SimpleM
One of the earliest procedures I was taught (by more than one accomplished mastering engineer) was to keep the unprocessed pre-master handy and keep it simply level matched to what you are doing as you work on it so that you can discern whether the changes you are making are actually moving in the right direction or you are just getting the "betters" because you are making something louder.
I agree with this 1000%, and it was a Great Day when Wavelab introduced the option to balance the levels of the mastered and unmastered version for instant comparison. But think about it for a second: in this case you're not comparing the master to a master.
You're comparing the master to the mix. They're different animals, and one part of mastering is to find that sweet spot between satisfying dynamics and having the master jump out of the speaker.
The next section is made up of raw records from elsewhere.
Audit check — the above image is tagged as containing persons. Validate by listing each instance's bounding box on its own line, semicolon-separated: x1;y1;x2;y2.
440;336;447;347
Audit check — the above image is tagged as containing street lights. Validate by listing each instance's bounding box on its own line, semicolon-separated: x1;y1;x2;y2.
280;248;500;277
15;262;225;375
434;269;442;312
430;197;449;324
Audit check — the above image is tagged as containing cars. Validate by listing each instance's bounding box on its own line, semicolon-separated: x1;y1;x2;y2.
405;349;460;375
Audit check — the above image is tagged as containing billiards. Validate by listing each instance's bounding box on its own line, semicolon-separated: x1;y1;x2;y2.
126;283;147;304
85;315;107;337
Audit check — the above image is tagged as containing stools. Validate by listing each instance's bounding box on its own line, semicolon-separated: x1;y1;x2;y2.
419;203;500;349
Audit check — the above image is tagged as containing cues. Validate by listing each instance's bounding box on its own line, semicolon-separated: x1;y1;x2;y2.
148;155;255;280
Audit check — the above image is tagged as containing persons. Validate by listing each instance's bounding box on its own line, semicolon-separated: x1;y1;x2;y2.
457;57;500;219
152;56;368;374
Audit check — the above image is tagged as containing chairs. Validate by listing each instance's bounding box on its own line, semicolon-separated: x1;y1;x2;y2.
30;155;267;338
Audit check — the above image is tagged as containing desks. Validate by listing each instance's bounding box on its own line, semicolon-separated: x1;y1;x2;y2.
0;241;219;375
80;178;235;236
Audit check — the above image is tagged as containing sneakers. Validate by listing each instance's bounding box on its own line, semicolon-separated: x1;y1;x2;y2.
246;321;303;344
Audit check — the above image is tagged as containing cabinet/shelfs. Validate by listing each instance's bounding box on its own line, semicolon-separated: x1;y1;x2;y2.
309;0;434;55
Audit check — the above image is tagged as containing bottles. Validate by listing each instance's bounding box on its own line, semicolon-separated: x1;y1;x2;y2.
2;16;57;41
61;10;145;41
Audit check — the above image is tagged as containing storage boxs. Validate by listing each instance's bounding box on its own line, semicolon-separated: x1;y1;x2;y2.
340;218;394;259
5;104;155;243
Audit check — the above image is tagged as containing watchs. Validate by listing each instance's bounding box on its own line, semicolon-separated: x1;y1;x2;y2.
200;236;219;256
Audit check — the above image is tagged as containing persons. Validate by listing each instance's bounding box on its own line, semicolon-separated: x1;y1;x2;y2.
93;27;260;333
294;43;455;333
I'll put it another way. I've had some clients who wanted as loud a master as possible. I believe that a song needs to retain some degree of dynamics to remain emotionally compelling, so I do what they want, and then I do what I want and let them choose. The squashed master will sound louder; mine will sound a bit softer. But almost all clients choose the one with more dynamics because they're comparing
master to master and then decide they are willing to trade off less level for more emotional impact. If I balanced the levels, they would not be able to make an informed choice. They
need to know they are trading off lower levels for more emotion.
I agree completely that if you're comparing masters to determine how faithfully they translate the
mix into a final stereo track, then you'd want the levels matched. But if you're comparing one
master to another
master, how loud you can get while still preserving dynamics and having a satisfying emotional experience is one element of a basis of comparison. It's clear from the responses to this "taste test" that hardly anyone prefers the loudest master, which simply means to me that if someone is using SONAR, they probably have educated enough ears to listen past just the impact of the level, and judge the master on its other qualities as well.
The one assurance I would want with this particular kind of "taste test" would be that all the examples were normalized to the same peak level, because that would mean each master took advantage of all available headroom. This would allow for a fairer master-to-master comparison.